The new data from the 1,178-patient FIBRONEER-ILD study showed that the oral PDE 4B inhibitor was able to improve lung function in patients with progressive pulmonary fibrosis (PPF), a form of interstitial lung disease (ILD).

Last September, the FIBRONEER-IPF trial also showed an improvement in lung function with the drug in patients with idiopathic pulmonary fibrosis (IPF), another ILD subtype that tends to be less prone to swift progression than PPF.

The two positive studies mean that Boehringer can now seek approval for nerandomilast with a broad label claim in pulmonary fibrosis, making the drug a potential successor to its $3.6 billion-a-year blockbuster IPF therapy Ofev (nintedanib).

Topline data from FIBRONEER-ILD showed that nerandomilast met its primary endpoint, which was the absolute change from baseline in forced vital capacity (FVC) – how much air a patient can exhale after taking in a full breath – compared to placebo after a year's treatment.

The FIBRONEER-IPF trial used the same endpoint and had a similar outcome, and both studies suggest that nerandomilast is well tolerated with a side-effect profile that is comparable to placebo, according to Boehringer, which said it will now press ahead with submitting marketing applications for nerandomilast to the US FDA and other health authorities worldwide.

"The hope is that the safety and tolerability profile we are initially seeing could potentially help to reduce treatment challenges," said Shashank Deshpande, head of the privately-held German pharma group's human pharma division.

In IPF and PPF, the lungs become increasingly damaged by scar tissue, resulting in breathing getting progressively more difficult, and it is generally considered a terminal illness despite the availability of drug treatments.
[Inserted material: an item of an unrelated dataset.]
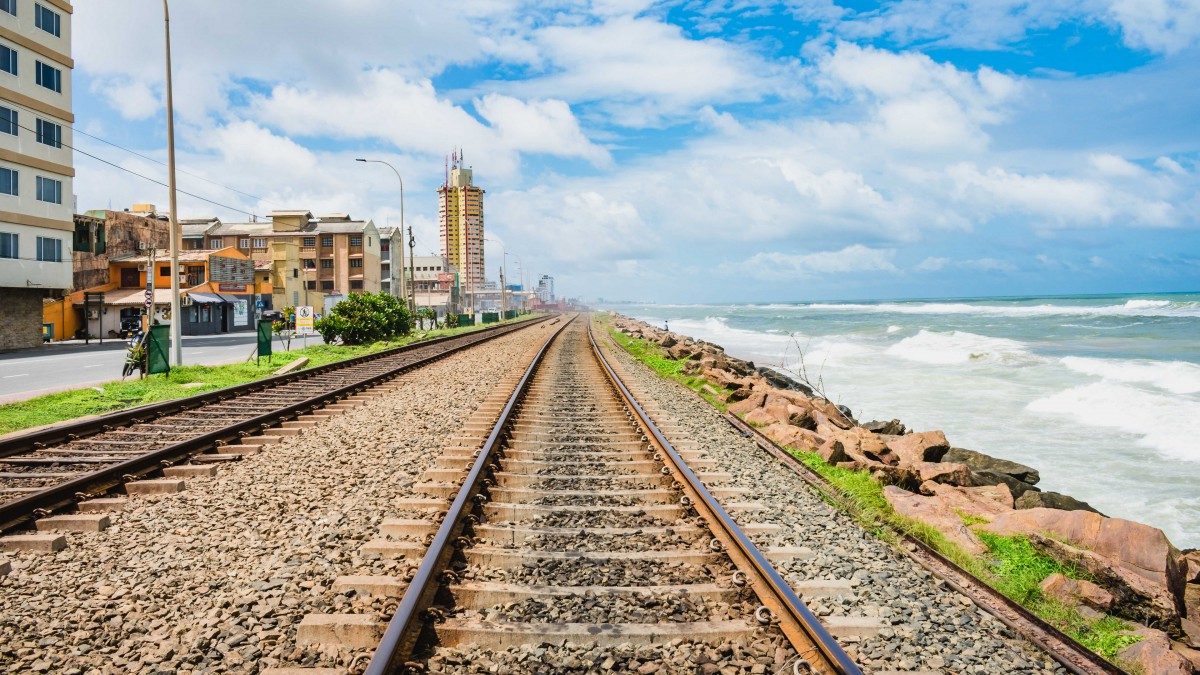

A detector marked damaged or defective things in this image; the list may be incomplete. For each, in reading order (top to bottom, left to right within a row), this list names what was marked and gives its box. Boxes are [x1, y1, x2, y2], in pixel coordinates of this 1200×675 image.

It has an average survival time of only three to five years from diagnosis.

Currently approved treatments are Ofev and Roche's kinase inhibitor Esbriet (pirfenidone) – the latter now available in generic form – which have also been shown to slow down the decline in lung function, but have sometimes resulted in troublesome side effects.

Ofev, for example, causes gastrointestinal symptoms like diarrhoea, nausea, and stomach pain in around two-thirds of patients, and discontinuation rates for both drugs are high.

Boehringer's drug is due to start losing patent protection in 2029, and the company is hoping to bring nerandomilast to market before then to defend its IPF franchise.

The future of another experimental oral pulmonary fibrosis treatment – Pliant Therapeutics' αvβ6 and αvβ1 integrin inhibitor bexotegrast – is being debated after the company announced a pause in its phase 2b/3 trial of the drug due to a safety signal.